Точно такую же поломку может привнести постановка категории родства на место, занимаемое представлениями политического активизма, единство мысли которого удерживается логикой, ставящей во главу угла принцип идентичности и связанной с ней угнетенности, – логикой, являющейся классовой даже в том случае, если понятие класса в ней не задействовано, поскольку как вытекающие из нее исторические расчеты, так и способ локализации реальных врагов и теоретических оппонентов всегда будут находиться в области, заданной дидактикой, основанной на классовом аргументе. Если происходящее решается в терминах процедур образования родства, это значит, что взгляд на его представителей как на образующих «группы», которые способны, например, выразить себя в логике т. н. движений (movements), может оказаться неточным и в конечном счете тупиковым. Придерживающийся этого взгляда активизм, с одной стороны, обречен не дождаться тех прорывов и свершений, которые субъекты интересующей их зоны предположительно должны произвести, а с другой – упустить целый ряд реальных происшествий, имеющих место в ходе трансформаций характерных для этой зоны практик.
По этой причине неудивительно, что из поля зрения классических для конца XX века активистских подходов выпали и продолжают выпадать ключевые обстоятельства происходящего в области devenir. Так, например, либеральный феминистский активизм живо интересуется набирающими обороты гендер- и квир-трансформациями, но принимает на веру их статистическую нелицеприятность, полагая совершаемые в них выборы обусловленными свободным следованием субъекта за собственными предпочтениями. Тем самым его теория не обнаруживает неравновесности результатов этих трансформаций, в которых урожденные мужчины, независимо от гендера и ориентации, или следуют за мужской процедурой образования родственных союзов, или остаются в одиночестве, тогда как урожденные женские субъекты, массово осваивающие соответствующую им практику породнения, также проходят через испытание воображаемым мужским образом, в котором находят первичный повод для реализации желания объединяться с другими урожденными женщинами. В ряде случаев опора на этот повод достигает такой степени, что начинает сказываться на их собственной субъективной гендерной идентичности, в той или иной степени способной изменяться в «мужском» направлении, заданном этим образом (при том, что практики союзничества подобных субъектов, независимо от их конечной идентичности, все равно остаются женскими по характеру процедуры).
Именно по этой причине в результатах гендерной трансгрессии, практикам которой в равной степени привержены субъекты обоих урожденных полов, возникает часто наблюдаемая неравновесность, в результате которой все стороны в итоге, хотя и по разным причинам, оказываются более отзывчивы к признакам «мужественности». Приписывая практически любой критике, направленной против понятия гендера или последствий его введения, статус «гендерной паники»[10]

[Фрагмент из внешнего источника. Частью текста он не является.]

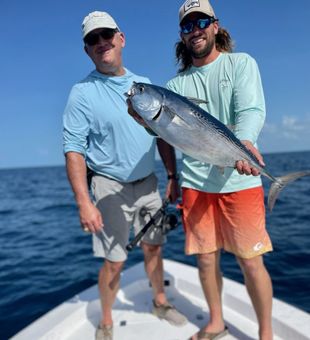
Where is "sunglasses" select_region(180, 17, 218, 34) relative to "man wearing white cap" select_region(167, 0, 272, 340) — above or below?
above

, сочувствующий квир-программе либеральный феминизм упускает из виду усилия самых разных оппонентов указать на бросающиеся в глаза результаты этой трансгендерной неравновесности, хотя о ней все чаще говорят, например, наследующие структурному анализу Лакана психоаналитики. Для последних вопрос пола решается через терминологию не «гендера», а «сексуации», что нередко позволяет им, не солидаризируясь с традиционной биологической точкой зрения на различие и границу полов, в то же время удержать в поле зрения процессы, ускользающие от приверженцев гендерного стиля решения вопроса или же намеренно отставляемые ими в сторону в интересах сохранения основной гипотезы.Что касается основного и ближайшего противника либерального феминизма – феминизма радикального – то последний, напротив, не упускает неравновесность результатов гендерных трансформаций из виду и даже проявляет к ней особую чувствительность. В то же время, настаивая на ее злокачественном характере и толкуя ее в терминах предвзятости к женскому и предпочтения мужского как такового («преимущество фаллоса»), радфем не принимает во внимание, что история общеисторического женского угнетения и последовавшего высвобождения в значительной степени опосредована сегодня конкретной историей новоевропейских литературных практик, а со второй половины XX века также историей разнообразных fandoms – неполитических объединений, обязанных своим единством приключенческой литературной и кинопродукции и ставших мощными аккумуляторами и производителями новых типов удовольствия, в которые оказалось вписано множество женских судеб.